Sunday’s day of Activism turned out to be an incredible experience, making new friends, seeing new faces at the IDP (shout out: Team Timberland!), making tons of amazing bags, doing hilarious street theater, and gathering signatures and handing out pledge cards. Everyone was able to approach the day mindfully in their own way, and truly engage in mindful activism. I leave it to awesome organizers Rafi and Patrick to give you the details.
One question I was left with: Does being mindful always mean being polite? Does being compassionate mean never hurting anyone’s feelings or taking from them, even if they are hurting others; does it mean playing “by the rules”?
I.e. I’ve been studying ACTUP recently, and their methods were confrontational: Busting into the stock exchange and stopping trading, wrapping a giant condom around Jesse Helms house, breaking into the FDA and Drug Companies to steal anti-HIV drug formulas so they could have them made cheaply for those who couldn’t afford them.

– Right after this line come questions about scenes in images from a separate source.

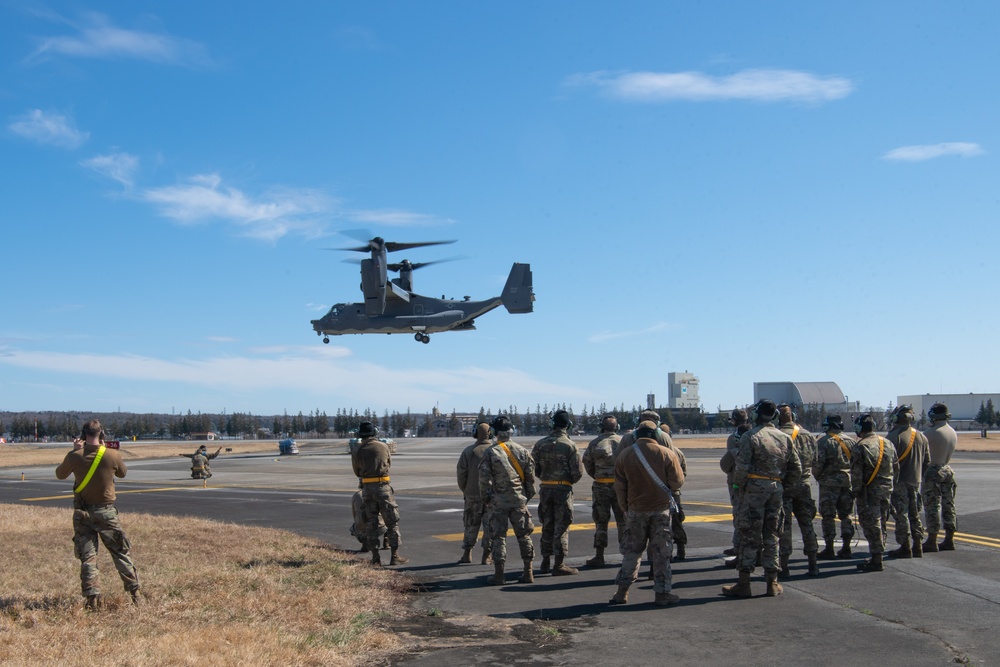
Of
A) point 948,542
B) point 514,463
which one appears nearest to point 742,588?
point 514,463

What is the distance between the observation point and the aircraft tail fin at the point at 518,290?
5350 cm

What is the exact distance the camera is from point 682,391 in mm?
171625

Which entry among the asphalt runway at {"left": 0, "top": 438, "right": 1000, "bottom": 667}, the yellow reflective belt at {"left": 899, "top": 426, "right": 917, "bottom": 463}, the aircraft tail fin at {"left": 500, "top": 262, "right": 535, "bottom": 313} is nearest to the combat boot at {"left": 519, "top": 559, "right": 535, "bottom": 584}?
the asphalt runway at {"left": 0, "top": 438, "right": 1000, "bottom": 667}

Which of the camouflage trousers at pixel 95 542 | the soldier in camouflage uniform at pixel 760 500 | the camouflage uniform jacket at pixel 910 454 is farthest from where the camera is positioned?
the camouflage uniform jacket at pixel 910 454

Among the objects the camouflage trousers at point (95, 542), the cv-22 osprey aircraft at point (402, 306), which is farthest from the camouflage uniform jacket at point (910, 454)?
the cv-22 osprey aircraft at point (402, 306)

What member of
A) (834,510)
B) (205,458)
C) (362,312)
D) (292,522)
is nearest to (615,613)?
(834,510)

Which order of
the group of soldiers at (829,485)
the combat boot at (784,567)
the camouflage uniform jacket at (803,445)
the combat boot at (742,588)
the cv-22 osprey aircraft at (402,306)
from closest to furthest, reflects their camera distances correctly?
the combat boot at (742,588) < the group of soldiers at (829,485) < the combat boot at (784,567) < the camouflage uniform jacket at (803,445) < the cv-22 osprey aircraft at (402,306)

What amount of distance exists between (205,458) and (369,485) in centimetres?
2343

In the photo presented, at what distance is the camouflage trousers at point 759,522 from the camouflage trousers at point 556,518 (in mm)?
2360

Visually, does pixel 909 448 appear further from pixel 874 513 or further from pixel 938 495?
pixel 874 513

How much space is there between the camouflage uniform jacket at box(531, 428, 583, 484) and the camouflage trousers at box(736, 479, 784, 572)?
227 cm

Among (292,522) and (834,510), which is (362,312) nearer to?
(292,522)

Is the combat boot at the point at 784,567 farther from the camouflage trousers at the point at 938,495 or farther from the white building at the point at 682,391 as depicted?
the white building at the point at 682,391

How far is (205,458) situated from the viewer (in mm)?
33219
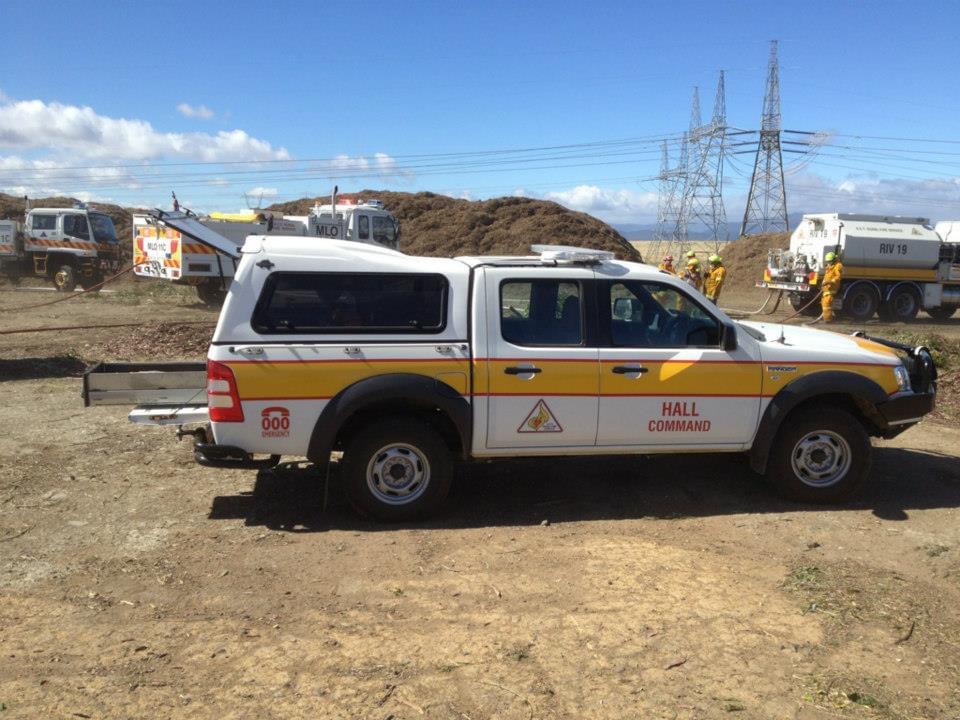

All of these break at least one of the 8 precepts, yet they brought healthcare to the forefront of national debate, they made HIV treatment a (more) affordable option for those who had the virus, and they saved lives. Thousands of lives.
I was not part of ACTUP but I wonder, could you have engaged in those tactics and practiced mindfulness? Can you break and enter and steal from corporations and do things to politicians homes and still be “Buddhist”, if you are saving lives?
If the answer is yes, then: If we really believe the environment is as badly damaged as we say, which means that (more) people will die if we don’t stop the degradation, are similar tactics against oil companies and factory farms and politicians who refuse to take action justified? If the answer is NO; Does that mean that to be mindful you have to be polite, and watch your friends (or earth, and many people) die? Is there a middle ground I’m missing, and what does that look like in practice?